In my view the controlling Ministry stumbled in its handling of the whole matter. The closure should have been an immediate national disclosure with the seriousness it deserved and supported by the necessary accurate and relevant pronouncements by the Minister of Legal Affairs and with an indication of exactly the way forward. Instead, early silence and secrecy prevailed, with an inadequate damage control apparatus. Not surprisingly came the inevitable leaks and ‘on the street’ rumours began circulating. I too gathered information from the streets. It was not until the Leader of the Parliamentary Opposition publicly spoke out that the closure attracted some media attention. During that time I wrote of a dangerous vacuum of information surrounding the laboratory’s sudden closure and which was doing it ten-fold more harm than the actual problems it encountered. Public speculation became rife with certain misinformation and damaging inaccuracies. But all of that was the price for a likely casual and inadequate response to a bad situation, similar to the previously deteriorating functionality of the laboratory which remained unaddressed up to its closure. In fact denials were the provided responses then.

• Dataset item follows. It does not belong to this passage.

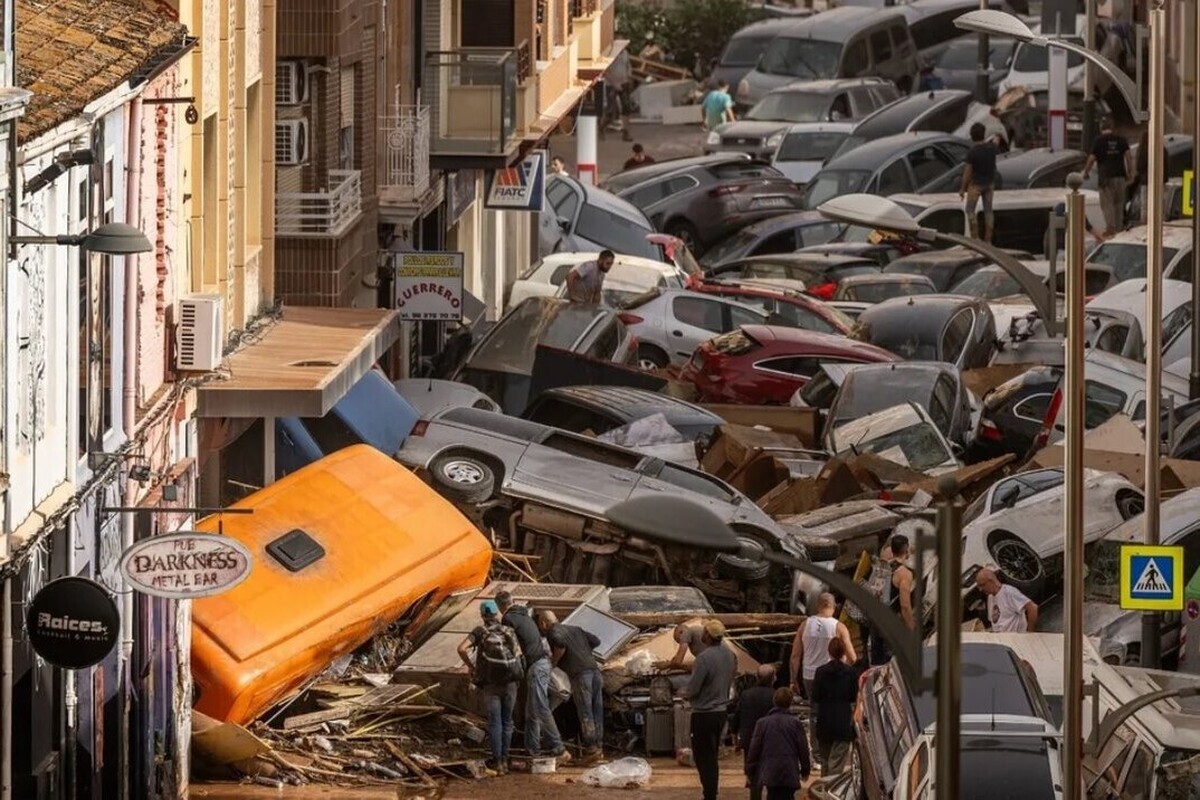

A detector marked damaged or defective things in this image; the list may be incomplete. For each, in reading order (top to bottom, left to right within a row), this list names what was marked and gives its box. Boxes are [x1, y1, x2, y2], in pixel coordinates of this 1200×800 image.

overturned orange van [189, 443, 489, 724]
damaged car [393, 407, 825, 614]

So the late but necessary cries of citizens in a country experiencing a surge of rapes conducted with impunity represent the rumblings of a nation. Discussions about the laboratory are now unprecedented. Finally we have heard and read of statements by various senior police officers of the handicapped nature of certain serious criminal investigations due to the laboratory’s closure. But even more worrying is the revealing admission by former Acting Commissioner Alexander that with the lengthy wait for overseas forensic results suspects have had to be released back onto the streets. Interestingly the Prime Minister’s pronouncement about serial rapists may well be a direct consequence of Mr. Alexander’s revealing admission and an indirect consequence of a closed forensic facility.

Next week. Part Two: The tension between emotion and reality in reopening the laboratory.

2 Comments

  1. Here is a simple and assisted way of partly funding the forensic lab so as to keep it functional and a rest with technological advancements. Once the lab is reactivated and operational have the government implement some policy or policies where a percentage of the funds collected in cases of rape, murders ect by the criminal system, should be given to the forensic lab so as yo maintain proper functionality at little or no additional cost to the public.
    Transparency, accountability and proper documentation of these funds should also be a top priority once implemented, in assuring that the funds are entirely used for its intended purpose.

  2. We do not have to be a super rich nation to live a better peace and tranquil life, our leaders simply have to do a better job of becoming creative in their thinking in combination of planning and executing ideas or policies that enables the system to function more effectively and efficiently.
    Unless we are able to demonstrate we have the ability to learn and transfer the theories of ideas we learnt in a classroom setting, then we are simply holding a useless piece of paper in our hands that we call a degree . When in reality we are totally incapable of applying those theories learnt, into our practical lives.